• _INSTRUCTION_
Give everything in the material from the line containing "What is the physical" down to the line containing "From the photograph, is", both included, as a JSON list of strings with one string per line and blank lines left out.

• _ENTRIES SHOWN_
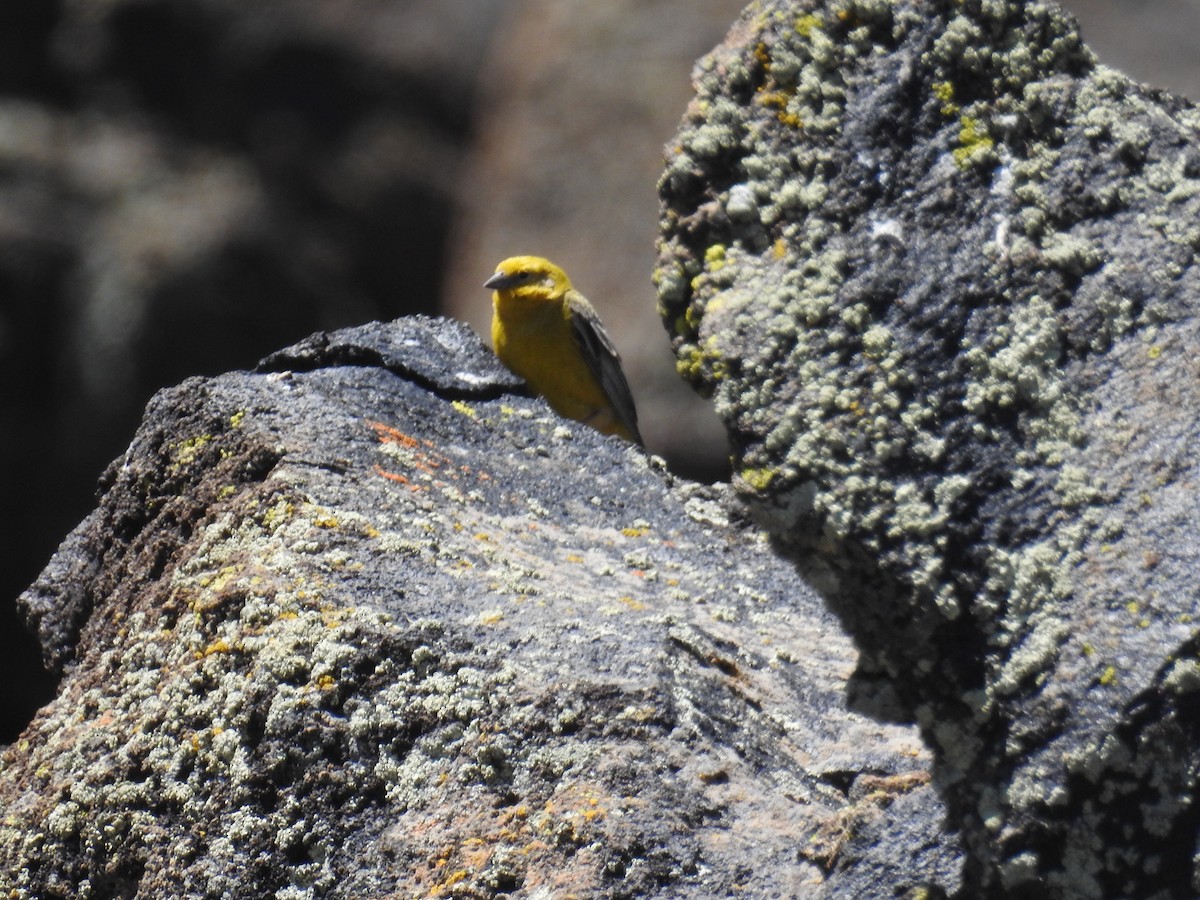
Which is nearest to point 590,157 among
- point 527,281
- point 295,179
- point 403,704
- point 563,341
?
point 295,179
...
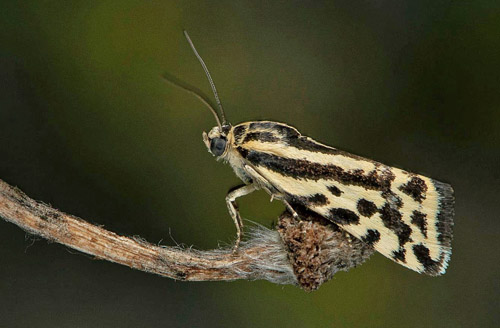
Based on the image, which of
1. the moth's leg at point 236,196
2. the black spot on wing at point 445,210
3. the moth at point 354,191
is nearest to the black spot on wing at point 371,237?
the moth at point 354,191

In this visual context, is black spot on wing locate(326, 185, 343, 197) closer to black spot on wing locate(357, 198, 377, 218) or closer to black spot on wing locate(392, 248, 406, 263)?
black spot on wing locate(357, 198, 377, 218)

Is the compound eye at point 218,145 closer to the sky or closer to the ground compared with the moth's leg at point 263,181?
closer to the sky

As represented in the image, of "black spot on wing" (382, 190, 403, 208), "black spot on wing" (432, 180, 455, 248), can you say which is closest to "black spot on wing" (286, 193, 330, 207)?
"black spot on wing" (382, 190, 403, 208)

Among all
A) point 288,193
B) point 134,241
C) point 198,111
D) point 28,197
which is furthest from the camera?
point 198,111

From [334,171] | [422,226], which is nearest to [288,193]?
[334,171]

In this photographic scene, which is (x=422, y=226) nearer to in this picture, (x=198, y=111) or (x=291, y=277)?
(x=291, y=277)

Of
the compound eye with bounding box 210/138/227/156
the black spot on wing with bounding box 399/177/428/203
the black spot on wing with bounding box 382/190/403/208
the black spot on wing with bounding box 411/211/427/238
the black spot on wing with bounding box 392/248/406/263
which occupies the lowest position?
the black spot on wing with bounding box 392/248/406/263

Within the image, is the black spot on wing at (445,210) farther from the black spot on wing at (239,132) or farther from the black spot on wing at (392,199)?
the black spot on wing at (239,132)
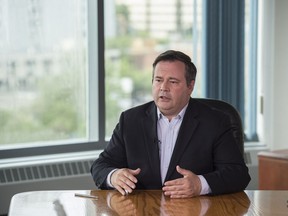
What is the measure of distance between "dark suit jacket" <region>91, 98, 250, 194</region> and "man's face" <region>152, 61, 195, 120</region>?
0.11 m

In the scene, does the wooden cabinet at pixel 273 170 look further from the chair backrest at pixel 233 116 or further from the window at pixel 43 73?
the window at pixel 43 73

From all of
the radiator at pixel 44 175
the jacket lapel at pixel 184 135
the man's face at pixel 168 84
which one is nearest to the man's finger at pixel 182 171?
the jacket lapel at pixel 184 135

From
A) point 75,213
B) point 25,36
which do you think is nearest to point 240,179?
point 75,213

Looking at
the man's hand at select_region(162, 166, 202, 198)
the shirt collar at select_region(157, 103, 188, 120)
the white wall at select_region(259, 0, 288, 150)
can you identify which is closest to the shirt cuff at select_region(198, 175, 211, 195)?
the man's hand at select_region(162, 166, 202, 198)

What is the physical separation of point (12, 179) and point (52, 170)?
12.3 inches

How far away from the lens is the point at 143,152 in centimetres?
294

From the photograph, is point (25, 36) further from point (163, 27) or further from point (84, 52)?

• _SOLUTION FOR THIS EXERCISE_
[
  "What is the physical separation of point (12, 179) and point (52, 170)?",
  "12.3 inches",
  "How far away from the lens is the point at 143,152 in centimetres?",
  "294",
  "From the photograph, is point (25, 36) further from point (163, 27) or further from point (84, 52)?"
]